On 09/28/09 16:36, Dan Magenheimer wrote:
>> Well, it shouldn't be enabled by default. That slows down all rdtsc
>> operations for the benefit of very niche applications. The Xen
>> clocksource assumes that rdtsc is fast, unemulated and in need of
>> correction.
>>
>> If someone really needs an artificial tsc, then they can enable the
>> option for themselves.
>>
> While I understand and sympathize (and the idealistic side of me even
> agrees with) your position,
>
Please, no. I think you've managed to completely misunderstand
everything I've said on this subject.
The TSC is not, and has never been reliable. At best it has periods of
reliability in which its possible to get coherent results, but never for
indefinite periods.

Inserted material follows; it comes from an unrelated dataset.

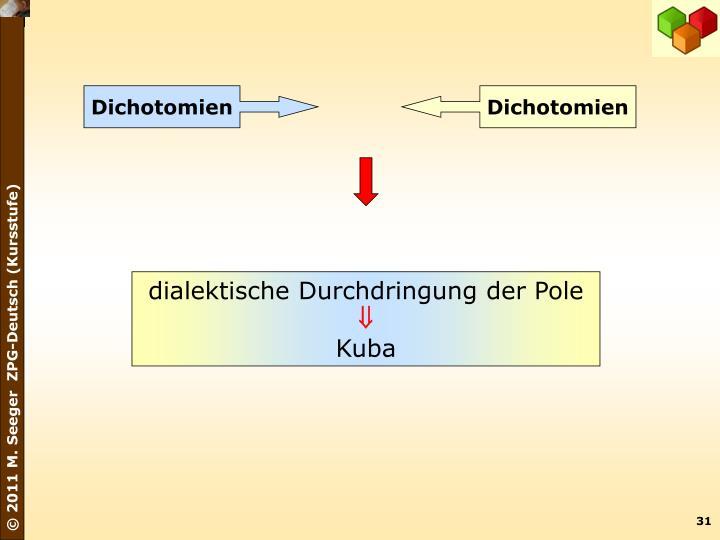 Dichotomien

That includes the recent architecture updates,
though they have considerably increased the periods of reliability.
This is not an idealistic statement; it is the conclusion from years of
attempts to use the tsc as a time source. It does not matter what the
documents say, there's always a creative new way for hardware to break
the tsc's behaviour.
There is no requirement for Xen to emulate a hardware feature better
than native. In particular, there's no need for Xen to synthesize the
platonic ideal of a TSC when existing hardware platform does not do so.

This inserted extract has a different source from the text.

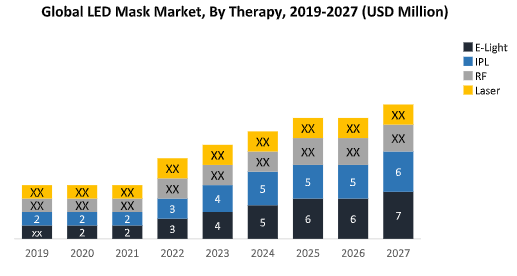 Global LED Mask Market1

That said, I have no problem with making such emulation an option if it
really helps real programs in the field. I wouldn't even mind having it
on by default...
Except that it comes with a terrible cost. rdtsc is a very heavily used
instruction, because its part of the Xen clock ABI. It gets executed
many thousands of times a second, including at least once every context
switch. Adding the overhead of an extra synchronous emulated
instruction trap into Xen is going to have a very noticeable performance
hit.
This is a massive regression in everyday, every-system, every-user
performance to satisfy the hypothetical requirement of abstract apps
which may or may not exist.
The fact that you haven't named a single real app that breaks in the
current system and then works with a synthetic TSC further undermines
your argument. Are you really arguing on the basis that "some apps
might use tsc in a fragile way" or do you actually have a specific list
of apps that are really suffering? What are they? How do they break?
How many users do they have? What are they doing with the tsc? Why
can't they use some other mechanism?
I think a change of this magnitude needs a lot more justification than
some handwavy arguments from (dubious) first principles.